Артиллеристы и не подозревали, как много значит сейчас их маленькая пушка и почему именно к ним спешит замполит. Теперь из всех многочисленных орудий, стоящих на участке полка, только она в поднявшейся снежной кутерьме могла стрелять по двум вражеским самоходкам, как по видимой цели. Но хозяева пушки еще не знали об этой цели.
Замполит подбежал к расчету.
— Уйзенбаев, разворачивай вправо! — крикнул он командиру орудия, узкоглазому смуглому сержанту. — Самоходки там! На вас — вся надежда!..
— Давай!.. — крикнул сержант своим солдатам, берясь за станину пушки.
Бобылев тоже схватился за колесо. Дружным рывком они перекатили пушку правее сарая.
— Заряжай!.. — скомандовал сержант.
Сквозь снежный вихрь видны были два черных пятна, с каждой секундой вырастающих. «Фердинанды» приближались, они были почти на фланге роты.
Пушка громко хлопнула и вздрогнула. Снаряд пролетел между «фердинандами». Второй разорвался около правой самоходки. Но она продолжала идти.
Третьего выстрела пушка сделать не успела. Оба «фердинанда», как по команде, круто повернули и почти одновременно выстрелили. Бобылев и артиллеристы бросились на землю. Снаряд с противным шипением пролетел низко над их головами. Ухнул взрыв. Комья мерзлой земли забарабанили по щитку пушки, по спинам всех, кто был возле нее.

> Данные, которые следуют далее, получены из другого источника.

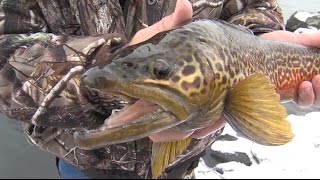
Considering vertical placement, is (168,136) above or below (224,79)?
below

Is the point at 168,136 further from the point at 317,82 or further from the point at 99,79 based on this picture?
the point at 317,82

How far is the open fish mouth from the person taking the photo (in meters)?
1.33

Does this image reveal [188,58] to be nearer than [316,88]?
Yes

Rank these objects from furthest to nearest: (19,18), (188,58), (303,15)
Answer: (303,15) < (19,18) < (188,58)

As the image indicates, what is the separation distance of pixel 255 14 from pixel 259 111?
1.07 m

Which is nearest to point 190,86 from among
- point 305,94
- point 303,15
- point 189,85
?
point 189,85

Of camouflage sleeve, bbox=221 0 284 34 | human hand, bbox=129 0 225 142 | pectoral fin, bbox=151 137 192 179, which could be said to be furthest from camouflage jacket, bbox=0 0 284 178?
pectoral fin, bbox=151 137 192 179

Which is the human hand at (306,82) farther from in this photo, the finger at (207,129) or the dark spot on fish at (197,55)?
the dark spot on fish at (197,55)

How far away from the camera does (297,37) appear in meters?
2.39

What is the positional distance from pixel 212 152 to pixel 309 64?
197cm

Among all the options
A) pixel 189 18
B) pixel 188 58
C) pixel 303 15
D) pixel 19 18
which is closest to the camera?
pixel 188 58

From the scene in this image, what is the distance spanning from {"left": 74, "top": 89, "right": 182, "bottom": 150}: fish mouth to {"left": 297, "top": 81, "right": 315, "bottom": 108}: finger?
93 centimetres

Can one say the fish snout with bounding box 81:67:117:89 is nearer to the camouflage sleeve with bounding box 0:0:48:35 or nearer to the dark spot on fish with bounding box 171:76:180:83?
the dark spot on fish with bounding box 171:76:180:83

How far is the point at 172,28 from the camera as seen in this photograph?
5.54ft
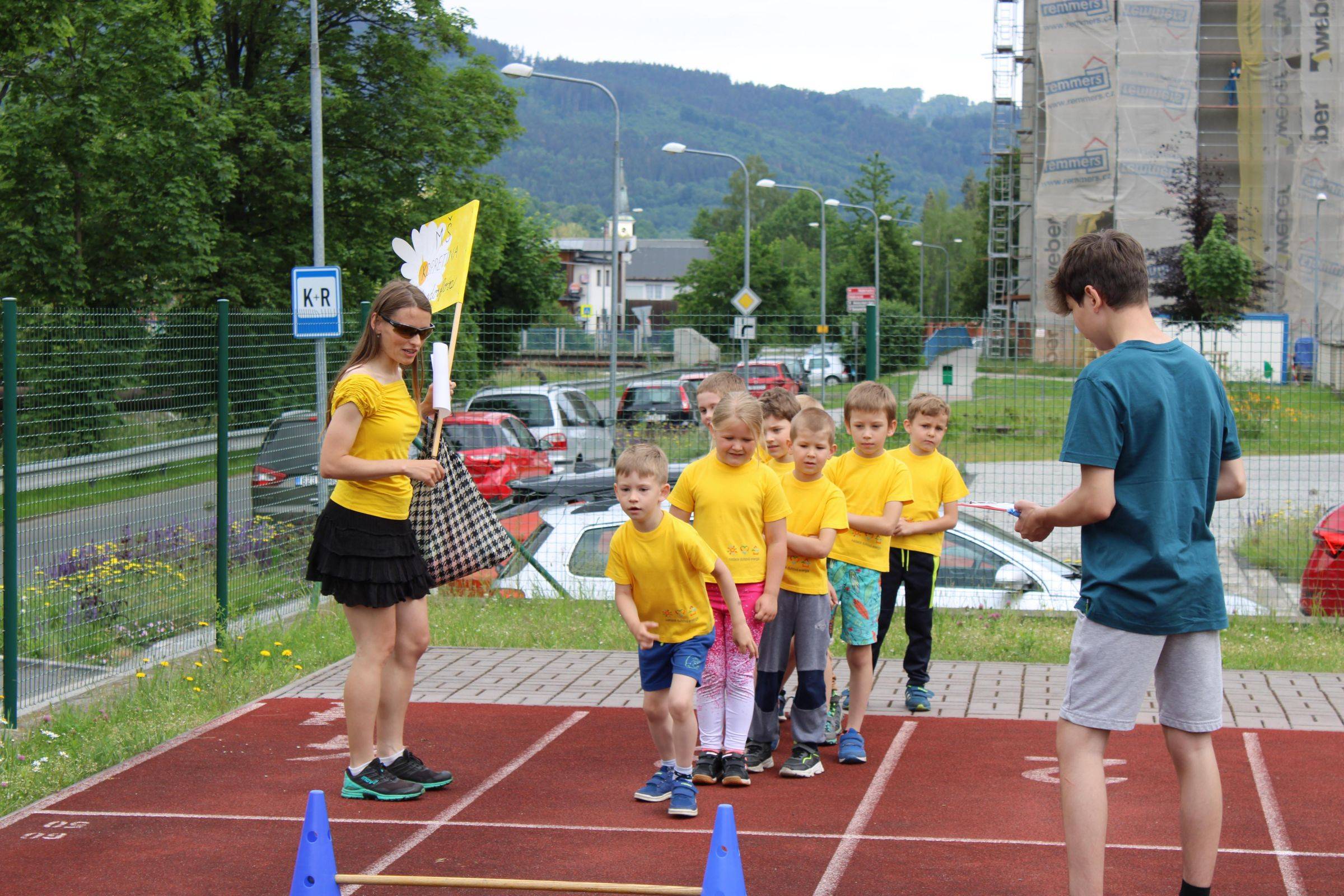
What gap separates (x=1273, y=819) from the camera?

Еще отдельные, высоко заброшенные взрывом комья земли и снега продолжали падать, а командир расчета уже вскочил на ноги и припал к прицелу. Звонко хлопнул выстрел. Около одной из вражеских машин сверкнул разрыв. Но «фердинанд», взвихрив тучу снежной пыли, прибавил ходу и ринулся прямо на пушку. Второй тоже повернул в сторону сарая и остановился, медленно водя стволом.
«Сейчас ахнет!» — подумал Бобылев и обернулся к пушке. Торопливо лязгая затвором, артиллеристы заряжали ее. Прозвучал выстрел. Из-под гусеницы остановившегося «фердинанда» взлетел черный клуб дыма, тотчас же сдутый ветром.
«Подбили или нет?» — ответить себе на этот вопрос Бобылев не успел. Совсем близко, чуть сзади, один за другим грохнули два разрыва. В ушах зазвенело от удара тугой волны воздуха. Кто-то из артиллеристов, должно быть раненый, протяжно вскрикнул.
Бобылев понимал, насколько неравен этот бой маленькой пушчонки с двумя здоровенными самоходными орудиями. Но как важно было сейчас отвлечь внимание «фердинандов» от нашей пехоты!..
— Не подпускай, хлопцы! — крикнул он артиллеристам, помогая повернуть пушку в сторону переднего из «фердинандов».
— Побереглись бы, товарищ старший лейтенант! — заботливо сказал сержант Уйзенбаев.
— Ну, чего там! — отмахнулся замполит и остался возле пушки.
Сержант нагнулся к прицелу.
Пушка дернулась от выстрела.
На броне головного «фердинанда» блеснула вспышка. Но он шел.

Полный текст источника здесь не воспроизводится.